EXCERPTED RECORDS:
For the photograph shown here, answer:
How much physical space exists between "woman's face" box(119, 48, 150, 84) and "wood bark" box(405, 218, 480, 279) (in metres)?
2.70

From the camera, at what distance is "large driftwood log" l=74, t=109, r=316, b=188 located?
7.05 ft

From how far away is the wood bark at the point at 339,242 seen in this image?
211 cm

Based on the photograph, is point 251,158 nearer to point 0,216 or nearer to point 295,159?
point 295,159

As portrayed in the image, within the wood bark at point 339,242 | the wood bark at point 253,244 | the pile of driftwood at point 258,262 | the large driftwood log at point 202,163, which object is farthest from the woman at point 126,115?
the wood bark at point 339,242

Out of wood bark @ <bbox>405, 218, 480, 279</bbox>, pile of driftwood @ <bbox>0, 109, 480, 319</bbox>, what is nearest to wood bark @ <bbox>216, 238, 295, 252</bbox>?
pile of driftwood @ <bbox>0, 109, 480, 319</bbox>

AIM OF THE EXERCISE:
Copy out everything from the line containing "As portrayed in" down to the end of the items, with no changes.

THE RESULT:
As portrayed in the image, within the wood bark at point 339,242 | the wood bark at point 253,244 | the pile of driftwood at point 258,262 | the large driftwood log at point 202,163, which object is farthest from the woman at point 126,115?
the wood bark at point 339,242

Out of wood bark @ <bbox>405, 218, 480, 279</bbox>, pile of driftwood @ <bbox>0, 109, 480, 319</bbox>, what is nearest to wood bark @ <bbox>216, 238, 295, 252</bbox>?
pile of driftwood @ <bbox>0, 109, 480, 319</bbox>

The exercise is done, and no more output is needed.